How to return a case class when using Spark High O

2020-04-17 04:19发布

问题:

I am trying to use Spark transform function in order to transform the items of an array from type ClassA into ClassB as shown below:

case class ClassA(a: String, b: String, c: String)
case class ClassB(a: String, b: String)

val a1 = ClassA("a1", "b1", "c1")
val a2 = ClassA("a2", "b2", "c2")

val df = Seq(
(Seq(a1, a2))
).toDF("ClassA")

df.withColumn("ClassB", expr("transform(ClassA, c -> ClassB(c.a, c.b))")).show(false)

Although the above code fails with the message:

org.apache.spark.sql.AnalysisException: Undefined function: 'ClassB'. This function is neither a registered temporary function nor a permanent function registered in the database 'default'.

The only way to make this work was through struct as shown next:

df.withColumn("ClassB", expr("transform(ClassA, c -> struct(c.a as string, c.b as string))")).show(false)

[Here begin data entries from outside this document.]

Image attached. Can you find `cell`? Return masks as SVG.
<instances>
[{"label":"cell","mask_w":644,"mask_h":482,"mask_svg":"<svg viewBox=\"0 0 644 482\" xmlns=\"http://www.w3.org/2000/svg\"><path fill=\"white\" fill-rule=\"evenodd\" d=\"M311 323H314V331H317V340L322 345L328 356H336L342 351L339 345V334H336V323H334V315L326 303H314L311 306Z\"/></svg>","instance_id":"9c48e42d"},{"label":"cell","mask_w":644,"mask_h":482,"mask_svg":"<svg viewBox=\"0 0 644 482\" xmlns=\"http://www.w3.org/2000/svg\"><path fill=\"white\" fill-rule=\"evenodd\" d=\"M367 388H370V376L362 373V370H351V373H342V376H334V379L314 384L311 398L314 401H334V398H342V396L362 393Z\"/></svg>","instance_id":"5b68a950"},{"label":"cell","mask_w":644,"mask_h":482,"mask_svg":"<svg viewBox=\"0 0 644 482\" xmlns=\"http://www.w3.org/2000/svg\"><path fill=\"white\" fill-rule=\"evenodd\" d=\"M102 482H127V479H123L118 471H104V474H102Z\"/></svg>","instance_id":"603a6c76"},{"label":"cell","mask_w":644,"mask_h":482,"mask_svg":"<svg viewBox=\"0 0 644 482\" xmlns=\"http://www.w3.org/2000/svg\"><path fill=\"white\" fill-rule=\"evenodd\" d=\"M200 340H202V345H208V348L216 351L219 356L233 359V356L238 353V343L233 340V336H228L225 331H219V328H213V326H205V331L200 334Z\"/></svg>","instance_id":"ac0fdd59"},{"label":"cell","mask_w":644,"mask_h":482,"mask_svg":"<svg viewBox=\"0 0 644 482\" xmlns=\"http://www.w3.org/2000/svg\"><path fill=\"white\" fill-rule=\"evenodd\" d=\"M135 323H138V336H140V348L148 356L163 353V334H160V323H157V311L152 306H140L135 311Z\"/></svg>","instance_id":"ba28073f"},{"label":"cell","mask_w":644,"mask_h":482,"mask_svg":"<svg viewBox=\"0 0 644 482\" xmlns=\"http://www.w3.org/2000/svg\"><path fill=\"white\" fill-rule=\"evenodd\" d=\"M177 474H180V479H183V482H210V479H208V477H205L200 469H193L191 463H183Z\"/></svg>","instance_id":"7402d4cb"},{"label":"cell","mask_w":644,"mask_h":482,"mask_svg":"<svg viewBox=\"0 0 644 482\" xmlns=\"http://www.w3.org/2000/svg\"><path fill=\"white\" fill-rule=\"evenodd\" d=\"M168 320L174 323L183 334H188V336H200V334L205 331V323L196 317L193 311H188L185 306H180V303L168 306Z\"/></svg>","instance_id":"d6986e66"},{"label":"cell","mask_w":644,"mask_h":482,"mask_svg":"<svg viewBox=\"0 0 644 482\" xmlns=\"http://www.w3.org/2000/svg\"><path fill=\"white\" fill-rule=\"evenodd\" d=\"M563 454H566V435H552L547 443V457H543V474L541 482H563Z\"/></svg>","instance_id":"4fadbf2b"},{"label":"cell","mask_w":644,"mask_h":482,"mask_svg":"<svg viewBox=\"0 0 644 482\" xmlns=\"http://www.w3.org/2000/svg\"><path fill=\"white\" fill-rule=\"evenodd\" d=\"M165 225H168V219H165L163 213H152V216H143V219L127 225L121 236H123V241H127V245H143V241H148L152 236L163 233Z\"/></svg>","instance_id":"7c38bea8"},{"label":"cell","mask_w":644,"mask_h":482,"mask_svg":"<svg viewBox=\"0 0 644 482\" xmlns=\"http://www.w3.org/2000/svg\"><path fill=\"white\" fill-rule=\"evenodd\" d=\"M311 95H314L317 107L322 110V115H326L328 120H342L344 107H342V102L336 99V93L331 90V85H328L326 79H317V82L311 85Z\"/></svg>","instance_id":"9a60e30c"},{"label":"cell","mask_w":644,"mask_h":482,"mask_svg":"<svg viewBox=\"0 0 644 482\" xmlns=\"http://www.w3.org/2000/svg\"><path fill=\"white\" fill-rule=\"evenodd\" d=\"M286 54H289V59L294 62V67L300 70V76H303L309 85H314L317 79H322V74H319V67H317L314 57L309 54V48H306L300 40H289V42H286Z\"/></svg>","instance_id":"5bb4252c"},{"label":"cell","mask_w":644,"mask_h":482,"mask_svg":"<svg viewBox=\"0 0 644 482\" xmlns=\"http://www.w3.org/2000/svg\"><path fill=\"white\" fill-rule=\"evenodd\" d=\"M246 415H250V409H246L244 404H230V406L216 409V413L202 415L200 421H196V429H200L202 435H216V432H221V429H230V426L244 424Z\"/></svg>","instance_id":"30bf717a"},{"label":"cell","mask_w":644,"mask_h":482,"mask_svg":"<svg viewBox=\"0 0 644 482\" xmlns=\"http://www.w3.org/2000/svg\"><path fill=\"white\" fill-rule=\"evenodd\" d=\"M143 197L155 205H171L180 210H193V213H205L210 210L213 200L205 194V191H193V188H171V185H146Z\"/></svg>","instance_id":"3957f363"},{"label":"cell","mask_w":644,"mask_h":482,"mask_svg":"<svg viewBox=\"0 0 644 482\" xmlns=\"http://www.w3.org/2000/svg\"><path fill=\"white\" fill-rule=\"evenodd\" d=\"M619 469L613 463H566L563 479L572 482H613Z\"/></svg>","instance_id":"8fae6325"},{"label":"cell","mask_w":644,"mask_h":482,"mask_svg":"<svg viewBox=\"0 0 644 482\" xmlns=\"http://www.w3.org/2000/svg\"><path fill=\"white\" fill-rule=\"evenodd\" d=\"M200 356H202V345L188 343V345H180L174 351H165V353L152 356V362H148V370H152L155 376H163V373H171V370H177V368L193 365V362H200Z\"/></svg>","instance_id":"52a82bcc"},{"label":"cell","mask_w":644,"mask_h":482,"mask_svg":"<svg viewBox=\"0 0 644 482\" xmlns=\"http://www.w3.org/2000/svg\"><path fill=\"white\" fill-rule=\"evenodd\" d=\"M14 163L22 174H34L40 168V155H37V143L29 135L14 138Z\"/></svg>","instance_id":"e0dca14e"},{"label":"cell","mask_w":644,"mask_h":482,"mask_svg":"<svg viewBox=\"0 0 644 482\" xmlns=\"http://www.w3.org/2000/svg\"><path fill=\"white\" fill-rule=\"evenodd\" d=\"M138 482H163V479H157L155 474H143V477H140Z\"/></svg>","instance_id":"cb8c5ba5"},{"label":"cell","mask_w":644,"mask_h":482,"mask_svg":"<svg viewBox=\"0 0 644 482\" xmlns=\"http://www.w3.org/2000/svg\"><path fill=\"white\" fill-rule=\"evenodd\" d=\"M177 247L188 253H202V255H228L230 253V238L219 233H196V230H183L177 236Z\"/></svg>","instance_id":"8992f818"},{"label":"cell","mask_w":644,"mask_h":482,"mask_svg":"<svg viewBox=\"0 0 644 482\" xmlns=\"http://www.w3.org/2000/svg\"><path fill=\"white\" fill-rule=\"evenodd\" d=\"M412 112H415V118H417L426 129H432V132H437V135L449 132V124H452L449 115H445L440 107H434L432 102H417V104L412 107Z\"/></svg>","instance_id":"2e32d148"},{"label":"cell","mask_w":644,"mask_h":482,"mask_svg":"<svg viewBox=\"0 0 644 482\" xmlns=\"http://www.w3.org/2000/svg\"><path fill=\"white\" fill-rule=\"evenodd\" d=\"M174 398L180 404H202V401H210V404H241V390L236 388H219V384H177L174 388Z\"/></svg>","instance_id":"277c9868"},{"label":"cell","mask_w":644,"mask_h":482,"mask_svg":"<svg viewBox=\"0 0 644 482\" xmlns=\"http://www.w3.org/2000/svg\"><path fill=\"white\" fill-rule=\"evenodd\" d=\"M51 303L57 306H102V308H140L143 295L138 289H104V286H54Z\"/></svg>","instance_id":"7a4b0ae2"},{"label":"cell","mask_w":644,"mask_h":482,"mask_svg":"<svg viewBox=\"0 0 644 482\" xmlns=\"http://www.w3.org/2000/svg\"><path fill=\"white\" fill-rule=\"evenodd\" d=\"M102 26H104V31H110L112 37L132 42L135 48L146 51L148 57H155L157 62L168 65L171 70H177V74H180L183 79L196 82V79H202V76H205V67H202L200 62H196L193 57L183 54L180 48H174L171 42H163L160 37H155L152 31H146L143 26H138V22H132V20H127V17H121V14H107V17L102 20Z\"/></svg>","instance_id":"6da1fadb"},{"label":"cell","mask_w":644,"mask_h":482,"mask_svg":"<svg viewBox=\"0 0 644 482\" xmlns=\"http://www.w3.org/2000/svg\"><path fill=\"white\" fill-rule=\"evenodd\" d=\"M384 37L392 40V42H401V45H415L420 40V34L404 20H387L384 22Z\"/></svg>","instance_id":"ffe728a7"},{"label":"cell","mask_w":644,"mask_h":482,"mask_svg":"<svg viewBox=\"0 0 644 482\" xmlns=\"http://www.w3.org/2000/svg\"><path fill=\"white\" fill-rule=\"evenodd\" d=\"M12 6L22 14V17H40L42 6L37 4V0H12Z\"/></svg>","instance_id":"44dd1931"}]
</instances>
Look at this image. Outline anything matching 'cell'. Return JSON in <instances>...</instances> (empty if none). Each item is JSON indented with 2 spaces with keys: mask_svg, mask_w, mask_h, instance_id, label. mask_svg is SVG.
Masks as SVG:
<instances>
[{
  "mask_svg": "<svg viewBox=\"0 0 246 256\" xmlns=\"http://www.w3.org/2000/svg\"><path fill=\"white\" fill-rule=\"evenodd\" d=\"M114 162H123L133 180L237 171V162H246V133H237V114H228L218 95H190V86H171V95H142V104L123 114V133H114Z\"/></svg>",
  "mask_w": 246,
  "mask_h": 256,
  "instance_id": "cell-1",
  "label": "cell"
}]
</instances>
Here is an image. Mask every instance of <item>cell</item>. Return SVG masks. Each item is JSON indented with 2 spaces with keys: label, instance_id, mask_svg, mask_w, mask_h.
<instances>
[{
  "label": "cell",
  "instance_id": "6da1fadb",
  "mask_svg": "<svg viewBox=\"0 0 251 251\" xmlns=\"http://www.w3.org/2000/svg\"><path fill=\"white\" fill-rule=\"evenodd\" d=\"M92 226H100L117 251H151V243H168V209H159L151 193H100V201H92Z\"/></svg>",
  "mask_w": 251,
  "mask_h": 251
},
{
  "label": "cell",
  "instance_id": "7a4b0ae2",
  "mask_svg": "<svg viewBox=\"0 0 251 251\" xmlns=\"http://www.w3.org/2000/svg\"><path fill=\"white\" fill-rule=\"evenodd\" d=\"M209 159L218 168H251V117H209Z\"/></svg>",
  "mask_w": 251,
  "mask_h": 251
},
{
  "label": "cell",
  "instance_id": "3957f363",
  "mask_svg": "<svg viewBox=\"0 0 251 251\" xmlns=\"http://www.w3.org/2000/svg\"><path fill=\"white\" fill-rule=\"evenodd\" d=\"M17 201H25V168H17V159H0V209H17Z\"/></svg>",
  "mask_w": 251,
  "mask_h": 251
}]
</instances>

// +----------------------------+--------------------+
// |ClassA                      |ClassB              |
// +----------------------------+--------------------+
// |[[a1, b1, c1], [a2, b2, c2]]|[[a1, b1], [a2, b2]]|
// +----------------------------+--------------------+

So the question is if there is any way to return a case class instead of a struct when using transform?

回答1:

The transform expression is relational and doesn't know anything about case classes ClassA and ClassB. The only way you have AFAIK would be to register an UDF so you can use your structure (or inject functions) but you would also have to deal with a "Row" encoded value instead of ClassA (SparkSQL is all about encoding :) ) like so :

sparkSession.udf.register("toB", (a: Row) => ClassB(a.getAs[String]("a"), a.getAs[String]("b")))

df.withColumn("ClassB", expr("transform(ClassA, c -> toB(c))")).show(false)

Side note: Naming your column "ClassA" might be confusing since transform is reading the column, not the type.